Le premier album de My Chemical Romance, *I Brought You My Bullets, You Brought Me Your Love*, a injustement été délaissé par les fans du groupe, et même par Gerard Way lui-même. Peut-être un malaise, un peu honteux, face à cette œuvre de jeunesse qu’il ne semble plus assumer. Encouragé par le succès fulgurant des albums suivants, le groupe s’est embourgeoisé, regardant cet album produit à la hâte et avec des moyens limités d’un œil dédaigneux, comme une relique d’un passé qu’ils préféreraient oublier.


Mais ce phénomène est courant chez de nombreux artistes, qui se montrent souvent critiques à l'égard de leurs premiers albums pour mieux promouvoir leurs nouvelles créations. Ainsi, *I Brought You My Bullets* a presque disparu des setlists du groupe, rarement joué en live, comme s’il était effacé de leur répertoire.


Pourtant, à mes yeux, ce premier album est le plus intéressant, peut-être même le seul qui mérite véritablement l’attention dans la discographie d’un groupe qui, en 2002, n’était encore qu’une goutte d’eau dans l’océan de groupes émergeant du New Jersey, portés par la nouvelle vague emo du début des années 2000. À ce moment-là, nul ne pouvait prévoir le succès mondial qui les attendait avec *Three Cheers For Sweet Revenge* en 2004, un succès si colossal qu’il les placerait aux côtés des géants de la pop comme Lady Gaga ou Katy Perry. Un destin rare dans cette scène où beaucoup de groupes n’ont jamais franchi ce cap – exception faite de Fall Out Boy, qui connaîtra un succès similaire quelques années plus tard.


Pour comprendre cet album, il faut remonter à ses origines, à Gerard Way, un jeune homme de 24 ans, étudiant en dessin à New York, partageant son temps entre la métropole et son New Jersey natal. Son rêve était de devenir dessinateur de comics, sa grande passion. Mais en 2000, l’industrie du dessin subit une transformation radicale avec l’arrivée des nouvelles technologies : les œuvres se créent désormais sur des écrans, via des logiciels, alors que Gerard, lui, s’accroche à son crayon et son papier, un attachement qui met son avenir en péril.


Les entreprises recherchent des diplômés maîtrisant les outils numériques, et Gerard se retrouve bientôt désœuvré, confronté à cette angoissante période de la vie où les portes semblent se fermer, laissant place à la dépression, à l’alcool, à une résignation amère qui marquera plus tard ses chansons.

*Consigne 1*: Recopiez à l'identique les lignes des enregistrements comprises entre celle qui contient "Judging from the" et celle qui contient "point (613, 17) →", incluses.
Les enregistrements qui suivent n'ont aucun lien avec l'article.

[Extrait d'un fichier de données]
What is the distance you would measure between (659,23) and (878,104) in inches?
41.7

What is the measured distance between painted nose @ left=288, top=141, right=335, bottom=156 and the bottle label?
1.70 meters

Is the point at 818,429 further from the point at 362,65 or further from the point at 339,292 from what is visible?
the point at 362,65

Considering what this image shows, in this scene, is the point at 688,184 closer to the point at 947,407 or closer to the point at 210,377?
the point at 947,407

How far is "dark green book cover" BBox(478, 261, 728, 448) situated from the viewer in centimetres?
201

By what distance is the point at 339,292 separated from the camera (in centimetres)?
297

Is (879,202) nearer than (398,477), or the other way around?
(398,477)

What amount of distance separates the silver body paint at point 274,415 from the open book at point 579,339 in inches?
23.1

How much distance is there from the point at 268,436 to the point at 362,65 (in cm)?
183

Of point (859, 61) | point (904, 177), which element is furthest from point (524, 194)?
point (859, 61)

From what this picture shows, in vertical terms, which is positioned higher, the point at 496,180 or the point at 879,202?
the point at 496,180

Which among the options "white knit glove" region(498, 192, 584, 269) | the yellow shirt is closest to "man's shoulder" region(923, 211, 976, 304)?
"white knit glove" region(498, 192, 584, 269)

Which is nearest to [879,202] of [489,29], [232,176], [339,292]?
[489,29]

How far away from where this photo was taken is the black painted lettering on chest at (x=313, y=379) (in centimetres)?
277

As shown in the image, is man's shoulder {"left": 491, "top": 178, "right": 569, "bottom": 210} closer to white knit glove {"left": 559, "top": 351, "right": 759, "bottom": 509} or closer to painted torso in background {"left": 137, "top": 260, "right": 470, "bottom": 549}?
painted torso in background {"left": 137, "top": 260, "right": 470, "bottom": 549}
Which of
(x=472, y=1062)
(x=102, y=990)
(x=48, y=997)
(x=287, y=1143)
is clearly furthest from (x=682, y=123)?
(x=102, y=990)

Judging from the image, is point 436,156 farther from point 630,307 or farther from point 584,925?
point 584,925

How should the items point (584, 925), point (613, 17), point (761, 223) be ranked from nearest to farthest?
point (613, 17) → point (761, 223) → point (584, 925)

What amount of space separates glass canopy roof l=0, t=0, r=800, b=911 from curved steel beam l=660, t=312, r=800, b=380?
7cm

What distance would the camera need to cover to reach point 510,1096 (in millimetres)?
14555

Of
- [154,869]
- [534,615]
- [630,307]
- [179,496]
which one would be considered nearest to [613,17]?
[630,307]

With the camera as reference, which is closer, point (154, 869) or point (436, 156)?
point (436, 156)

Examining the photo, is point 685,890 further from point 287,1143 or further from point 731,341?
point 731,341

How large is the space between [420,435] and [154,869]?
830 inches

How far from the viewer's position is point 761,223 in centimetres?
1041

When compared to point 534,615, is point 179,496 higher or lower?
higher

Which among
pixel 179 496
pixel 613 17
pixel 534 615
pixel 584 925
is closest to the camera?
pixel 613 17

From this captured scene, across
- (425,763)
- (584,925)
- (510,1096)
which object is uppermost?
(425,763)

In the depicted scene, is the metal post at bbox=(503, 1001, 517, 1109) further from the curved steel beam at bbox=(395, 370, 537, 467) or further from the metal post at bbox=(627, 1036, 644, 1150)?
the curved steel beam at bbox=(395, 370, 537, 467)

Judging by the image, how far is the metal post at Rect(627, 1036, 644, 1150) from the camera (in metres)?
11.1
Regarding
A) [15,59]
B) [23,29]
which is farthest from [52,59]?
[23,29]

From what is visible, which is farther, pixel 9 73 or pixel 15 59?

*Consigne 2*: Reproduisez mot pour mot le passage de l'article sur le premier album de My Chemical Romance situé entre "Pourtant, à mes" et "années plus tard.", inclus.

*Résultat 1*:
Judging from the image, is point 436,156 farther from point 630,307 or farther from point 584,925?
point 584,925

How should the items point (584, 925), point (613, 17), point (761, 223) be ranked from nearest to farthest?
point (613, 17) → point (761, 223) → point (584, 925)

*Résultat 2*:
Pourtant, à mes yeux, ce premier album est le plus intéressant, peut-être même le seul qui mérite véritablement l’attention dans la discographie d’un groupe qui, en 2002, n’était encore qu’une goutte d’eau dans l’océan de groupes émergeant du New Jersey, portés par la nouvelle vague emo du début des années 2000. À ce moment-là, nul ne pouvait prévoir le succès mondial qui les attendait avec *Three Cheers For Sweet Revenge* en 2004, un succès si colossal qu’il les placerait aux côtés des géants de la pop comme Lady Gaga ou Katy Perry. Un destin rare dans cette scène où beaucoup de groupes n’ont jamais franchi ce cap – exception faite de Fall Out Boy, qui connaîtra un succès similaire quelques années plus tard.